- EXERCISE
Please pull out every line of the records below that contains the word "white", matching case exactly.

- INFORMATION GIVEN
+---+

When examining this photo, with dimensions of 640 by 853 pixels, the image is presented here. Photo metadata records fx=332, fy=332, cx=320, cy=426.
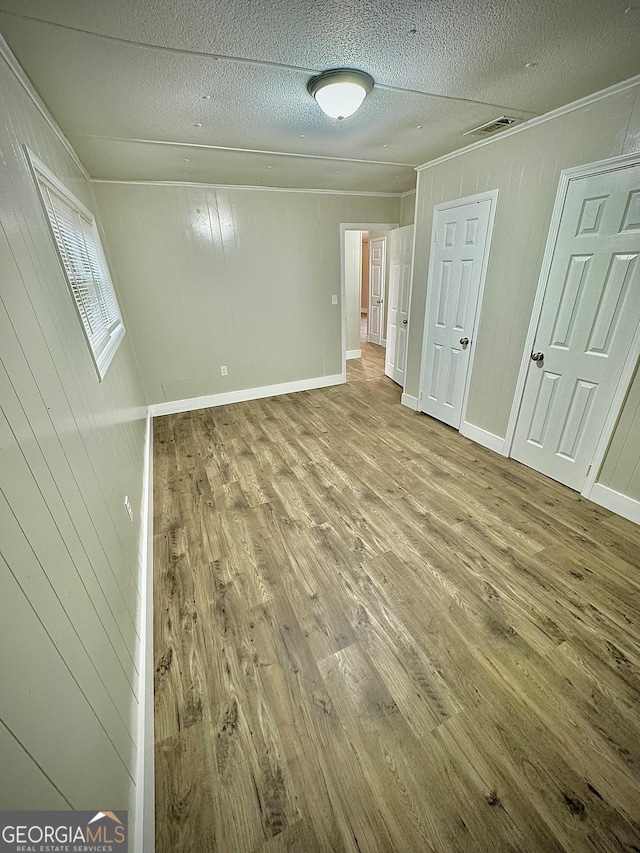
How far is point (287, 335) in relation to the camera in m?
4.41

+---+

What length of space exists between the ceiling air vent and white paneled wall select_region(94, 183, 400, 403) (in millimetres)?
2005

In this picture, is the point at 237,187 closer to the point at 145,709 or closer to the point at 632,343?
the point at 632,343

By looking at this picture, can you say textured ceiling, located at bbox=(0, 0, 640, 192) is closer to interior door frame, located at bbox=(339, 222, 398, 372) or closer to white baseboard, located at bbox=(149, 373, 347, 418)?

+---+

- OUTPUT FOR THIS EXERCISE
What length of space exists between the ceiling air vent and white paneled wall select_region(94, 183, 400, 403) (in millimetres)?
By looking at this picture, can you say textured ceiling, located at bbox=(0, 0, 640, 192) is closer to interior door frame, located at bbox=(339, 222, 398, 372) or closer to white baseboard, located at bbox=(149, 373, 347, 418)?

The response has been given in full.